Le taux de chômage aux Etats-Unis se situe au dessus de 8% depuis février 2009, soit un mois après l’investiture d’Obama en tant que Président des Etats-Unis. Cela représente 42 mois. C’est la période de chômage élevé la plus longue que connaissent les Etats depuis la Grande Dépression des années 1930.
Le pic de ce taux, de 10%, a été atteint en octobre 2009.

Ce taux de chômage ne rend pas compte pour autant de la réalité de la situation. Le marché de l’emploi est plus affaibli que ne l’indiquent les statistiques du gouvernement.

En premier lieu, la part de la population américaine intégrée sur le marché du travail a beaucoup baissé, en particulier chez les jeunes âgés de 16 à 24 ans qui ont opté pour des études plus longues. Cette part ressort à 63,5% en août, contre 63,7% en juillet.

Si cette part avait été aussi élevée qu’en 2007, soit 66%, le taux de chômage ne serait pas à 8,1% mais à 11,6%.

Ensuite, le taux d’Américains «sous employés »- qui prend en compte à la fois les personnes qui recherchent activement un emploi, les personnes découragées ayant abandonné toute recherche d’emploi, et les personnes travaillant, malgré leur volonté, en temps partiel- ressort à 17,2% contre 15% en juillet.

Certes, une amélioration peut être observée entre le début de la présidence et la fin de la présidence de Barack Obama. Pendant la première année de sa présidence, l’économie américaine a perdu en moyenne 422 000 emplois par mois. En 2011, 153 000 emplois en moyenne ont été créés tous les mois.
Cependant en juillet 2012, les Etats-Unis comptaient toujours 316 000 emplois de moins qu’en janvier 2009.

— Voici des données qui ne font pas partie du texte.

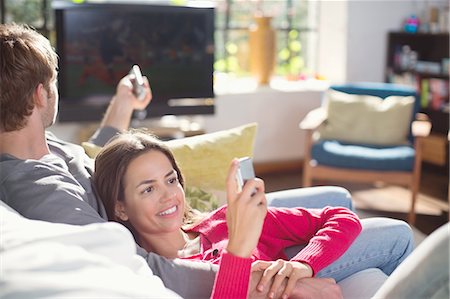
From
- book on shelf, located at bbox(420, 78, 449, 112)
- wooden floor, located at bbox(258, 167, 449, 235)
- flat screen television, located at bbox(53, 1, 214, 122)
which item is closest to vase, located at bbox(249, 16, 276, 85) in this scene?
flat screen television, located at bbox(53, 1, 214, 122)

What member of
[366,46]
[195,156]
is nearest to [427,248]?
[195,156]

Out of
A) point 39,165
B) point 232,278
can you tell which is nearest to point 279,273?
point 232,278

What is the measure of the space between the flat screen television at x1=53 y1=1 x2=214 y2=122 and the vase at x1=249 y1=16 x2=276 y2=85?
Result: 67cm

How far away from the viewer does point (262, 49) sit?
211 inches

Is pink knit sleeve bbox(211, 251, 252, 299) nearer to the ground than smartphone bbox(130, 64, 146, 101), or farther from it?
nearer to the ground

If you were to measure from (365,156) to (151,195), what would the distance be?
106 inches

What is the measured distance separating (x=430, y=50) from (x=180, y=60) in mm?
2262

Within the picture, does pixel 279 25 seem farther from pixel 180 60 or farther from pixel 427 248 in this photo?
pixel 427 248

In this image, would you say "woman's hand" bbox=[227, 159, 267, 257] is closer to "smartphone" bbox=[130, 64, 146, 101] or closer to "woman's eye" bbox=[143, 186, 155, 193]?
"woman's eye" bbox=[143, 186, 155, 193]

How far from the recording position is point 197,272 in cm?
145

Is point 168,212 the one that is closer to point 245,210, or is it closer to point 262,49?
point 245,210

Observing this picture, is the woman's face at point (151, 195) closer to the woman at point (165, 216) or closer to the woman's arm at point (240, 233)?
the woman at point (165, 216)

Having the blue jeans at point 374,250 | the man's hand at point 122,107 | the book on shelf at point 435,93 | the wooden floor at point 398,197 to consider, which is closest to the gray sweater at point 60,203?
the blue jeans at point 374,250

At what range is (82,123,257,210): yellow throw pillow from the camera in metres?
2.10
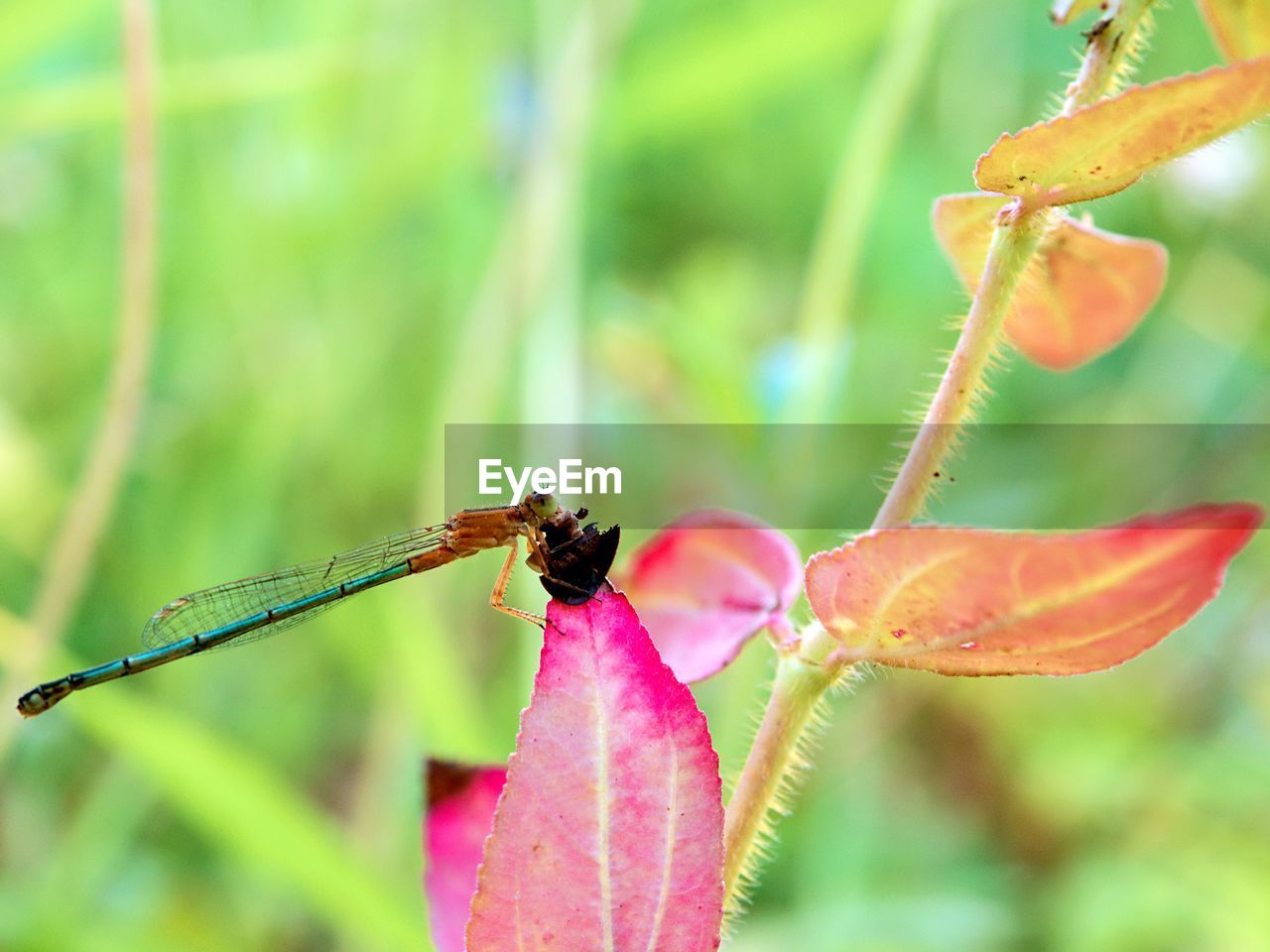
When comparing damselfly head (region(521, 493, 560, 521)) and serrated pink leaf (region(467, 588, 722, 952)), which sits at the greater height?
damselfly head (region(521, 493, 560, 521))

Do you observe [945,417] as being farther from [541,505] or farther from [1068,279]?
[541,505]

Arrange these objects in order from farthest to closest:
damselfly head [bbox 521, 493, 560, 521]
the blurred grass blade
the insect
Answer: the blurred grass blade < the insect < damselfly head [bbox 521, 493, 560, 521]

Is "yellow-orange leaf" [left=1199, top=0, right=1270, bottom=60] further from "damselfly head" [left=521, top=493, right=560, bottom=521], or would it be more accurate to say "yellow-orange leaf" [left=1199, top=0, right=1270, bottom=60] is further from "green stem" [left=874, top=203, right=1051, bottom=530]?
"damselfly head" [left=521, top=493, right=560, bottom=521]

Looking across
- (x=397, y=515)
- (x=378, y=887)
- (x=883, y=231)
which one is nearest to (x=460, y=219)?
(x=397, y=515)

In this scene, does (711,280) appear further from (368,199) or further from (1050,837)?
(1050,837)

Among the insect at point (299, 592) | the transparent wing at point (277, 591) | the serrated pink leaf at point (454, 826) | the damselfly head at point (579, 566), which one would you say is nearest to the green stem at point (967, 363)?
the damselfly head at point (579, 566)

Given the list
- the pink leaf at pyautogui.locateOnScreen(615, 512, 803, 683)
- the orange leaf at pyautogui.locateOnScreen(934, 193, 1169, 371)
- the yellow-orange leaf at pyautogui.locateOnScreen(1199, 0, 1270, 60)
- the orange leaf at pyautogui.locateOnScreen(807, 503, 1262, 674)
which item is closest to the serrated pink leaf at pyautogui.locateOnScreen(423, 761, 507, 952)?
the pink leaf at pyautogui.locateOnScreen(615, 512, 803, 683)
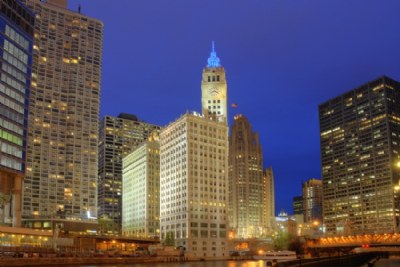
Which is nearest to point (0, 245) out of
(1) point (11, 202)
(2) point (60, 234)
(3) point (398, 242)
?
(1) point (11, 202)

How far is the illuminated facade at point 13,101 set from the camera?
146 m

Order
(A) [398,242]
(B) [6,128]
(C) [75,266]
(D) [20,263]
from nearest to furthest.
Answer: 1. (D) [20,263]
2. (C) [75,266]
3. (B) [6,128]
4. (A) [398,242]

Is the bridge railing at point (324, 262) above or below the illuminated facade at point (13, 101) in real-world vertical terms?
below

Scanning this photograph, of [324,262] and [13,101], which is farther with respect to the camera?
[13,101]

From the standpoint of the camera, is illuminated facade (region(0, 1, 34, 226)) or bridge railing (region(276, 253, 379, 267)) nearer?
bridge railing (region(276, 253, 379, 267))

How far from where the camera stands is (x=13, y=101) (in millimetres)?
149375

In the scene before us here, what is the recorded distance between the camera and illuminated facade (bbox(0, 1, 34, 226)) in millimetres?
145625

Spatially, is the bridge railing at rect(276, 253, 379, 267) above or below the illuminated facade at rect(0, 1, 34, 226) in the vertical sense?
below

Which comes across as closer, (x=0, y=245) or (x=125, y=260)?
(x=0, y=245)

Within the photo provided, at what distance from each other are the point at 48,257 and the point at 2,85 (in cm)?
4805

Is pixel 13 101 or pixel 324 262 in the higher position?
pixel 13 101

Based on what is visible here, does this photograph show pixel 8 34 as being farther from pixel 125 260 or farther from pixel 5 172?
pixel 125 260

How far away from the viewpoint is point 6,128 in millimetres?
145000

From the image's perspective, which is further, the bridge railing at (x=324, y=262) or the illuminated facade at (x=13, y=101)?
the illuminated facade at (x=13, y=101)
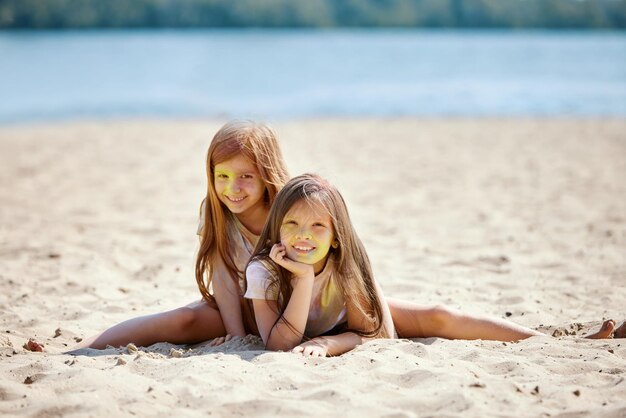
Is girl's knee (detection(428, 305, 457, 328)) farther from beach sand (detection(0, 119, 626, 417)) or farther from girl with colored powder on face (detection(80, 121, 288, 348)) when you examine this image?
girl with colored powder on face (detection(80, 121, 288, 348))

Si le nombre d’Américains au chômage depuis plus de six mois a reculé par rapport au pic de 6,7 millions atteint en avril 2010, il représente encore le double du nombre en vigueur lorsqu’Obama a pris ses fonctions.

Selon la Banque centrale d’Atlanta, pour ramener le taux de chômage à 6%, il faudrait que pendant trois ans, 193 000 créations d’emplois soient enregistrés tous les mois si l’on considère la part de participation de la population dans le marché du travail de 63,5%. A présent, si la part de participation prise en compte est 66%, il faudrait qu’en moyenne 334 000 emplois soient générés chaque mois.